The Berks County Tax Claim Bureau (Bureau) notified Mosser that claims had been entered against her for nonpayment of her 1976-1977 county, municipal and school taxes, and further advised her of a one-year redemption period from December 31, 1978, during which she could pay the claim. The notice continues: "If the claim is not paid in full before the end of the redemption period the property will be advertised and sold by the Tax Claim Bureau at a judicial sale, and no further redemption will be allowed after such sale." (R. 48a, 162a).
Mosser did not redeem the property and the Bureau listed the property for sale on September 10, 1979. Advertisements appeared in a newspaper of general circulation and in the county legal journal listing the property for sale and addressing notice to: "owners of properties described in this notice: to all persons, municipalities and taxing authorities having tax liens, tax judgments or municipal claims against such properties." (R. 49a, 53a).
The property was sold at the tax sale to Appellants, and the sale was confirmed by decree nisi on October 31, 1979.
[ 505 Pa. Page 332]
On November 14, 1979, Appellee filed timely objections to the tax sale, alleging it had no notice of the sale from the Bureau and that, as to the estate, the sale was invalid. The Common Pleas Court agreed with Appellee, invalidated the tax sale by its opinion and order of July 20, 1982, and held that the Real Estate Tax Sale Law was unconstitutional insofar as it deprived judgment creditors of notice to tax sales because it deprived them of a valuable property right without due process of law.*fn1
On August 20, 1982, Appellee, as a judgment lienor, had a writ of execution issued against Mosser which directed the Sheriff to sell the subject property on October 8, 1982. The trial court twice stayed the sale (October 4, 1982, October 12, 1982) to permit Appellants to intervene and to post bond as security for any loss to the Estate because of the stay. Since Appellants did not meet the conditions of the stay order, the property was sold by the Sheriff on November 5, 1982, to the Estate.

* **Information shown**
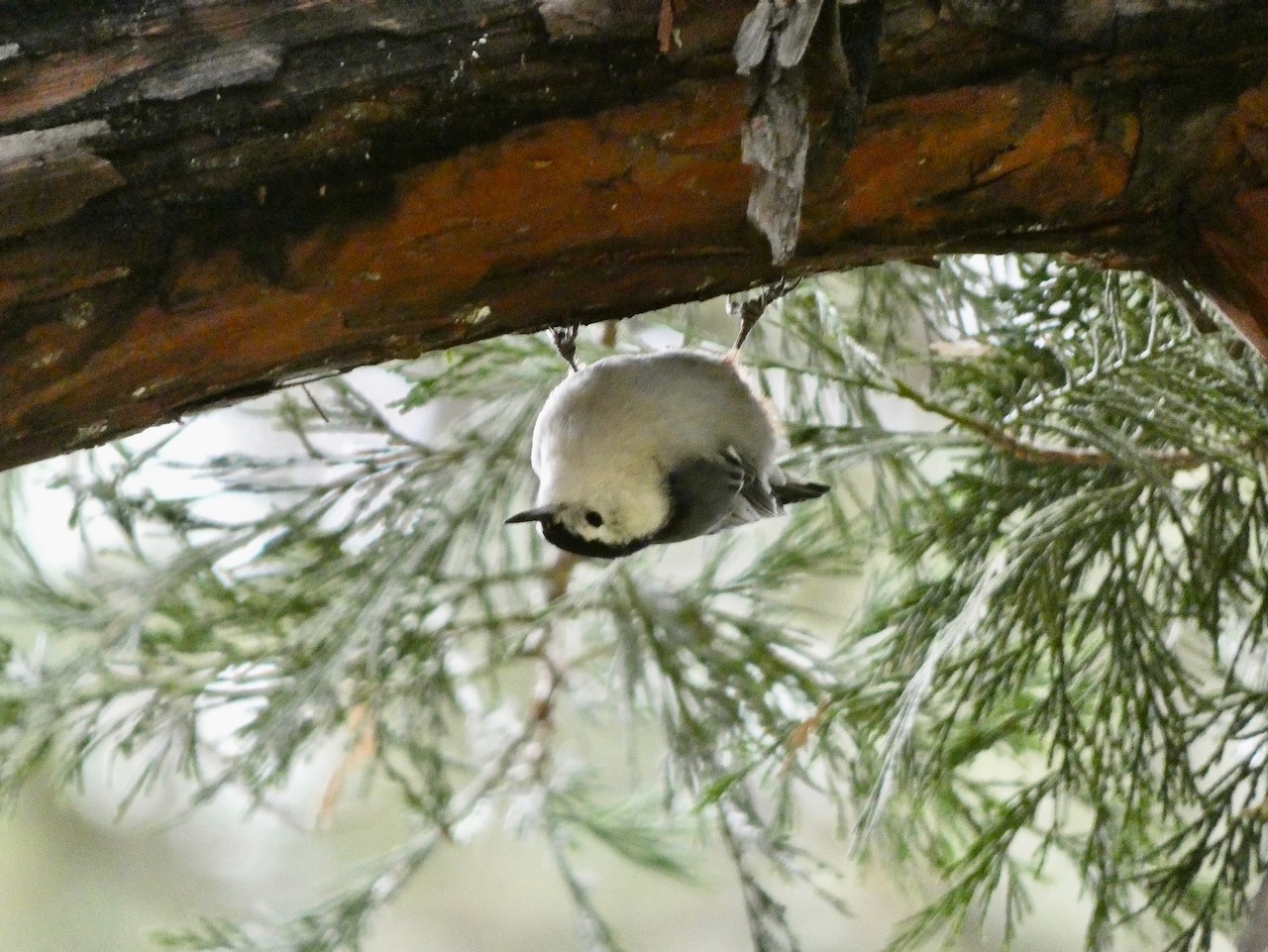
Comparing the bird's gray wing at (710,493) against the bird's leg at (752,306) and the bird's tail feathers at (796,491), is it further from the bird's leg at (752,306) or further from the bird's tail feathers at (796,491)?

* **Stated task 1**
In the tax sale passage, condense the paragraph beginning "On August 20, 1982" into a short bulleted list that keeps its main facts.
* **Stated task 2**
Pick up the tax sale passage after its final sentence and continue it.

* **Task response 1**
- On August 20, 1982, Appellee, as a judgment lienor, obtained a writ of execution against Mosser directing the Sheriff to sell the property on October 8, 1982.
- The trial court stayed the sale twice, on October 4 and October 12, 1982, so that Appellants could intervene and post bond covering any loss to the Estate from the stay.
- Appellants did not meet the conditions of the stay order, so the Sheriff sold the property to the Estate on November 5, 1982.

* **Task response 2**
After the sale, Appellants attempted to have the Sheriff's deed impounded and claimed entitlement to the proceeds of the sale. These claims were dismissed by the trial court on November 10, 1982. An appeal was taken to Superior Court on November 23, 1982, then transferred to us by our order of January 12, 1983, which consolidated these cases.
The central issue before us is the constitutionality of the Real Estate Tax Law, Act of July 7, 1947, P.L. 1368, No. 542, as amended, 72 P.S. Section 5860.101 et seq., which does not require either personal service or notice by mail to judgment creditors of impending tax sales.*fn2
[ 505 Pa. Page 333]
The Due Process Clause of the Fourteenth Amendment to the Federal Constitution requires at a minimum that the deprivation of life, liberty or property by adjudication must be preceded by notice and opportunity for hearing appropriate to the nature of the case. The United States Supreme Court beginning with Mullane v. Central Hanover Bank and Trust Co., 339 U.S. 306, 94 L.Ed. 865, 70 S.Ct. 652 (1950), has invoked the Due Process Clause and required states to make efforts to provide actual notice to all parties whose interests are affected by proceedings before a tribunal.
[ 505 Pa. Page 334]
In the recent case of Mennonite Board of Missions v. Adams, 462 U.S. 791, 103 S.Ct. 2706, 77 L.Ed.2d 180 (1983), the United States Supreme Court ruled that a mortgagee possessed a substantial property interest that would be significantly affected by a tax sale and that the mortgagee was entitled to actual notice of the sale. We followed the Mennonite decision in First Pennsylvania Bank, N.A. v. Lancaster Tax Claim Bureau, 504 Pa. 179, 470 A.2d 938 (1983), ruling that the notice provisions of the statute under review here were unconstitutional as applied to mortgagees.
We must now decide whether judgment creditors are also entitled to personal or general notice by the Bureau as a matter of due process of law.
Judgment liens are a product of centuries of statutes which authorize a judgment creditor to seize and sell the land of debtors at a judicial sale to satisfy their debts out of the proceeds of the sale. The judgment represents a binding judicial determination of the rights and duties between the parties, and establishes their debtor-creditor relationship for all the world to notice when the judgment is recorded in a Prothonotary's Office. When entered of record, the judgment also operates as a lien upon all real property of the debtor in that county. 42 Pa.C.S. Sections 4303(a)(b), 1722(b) and 2737(3).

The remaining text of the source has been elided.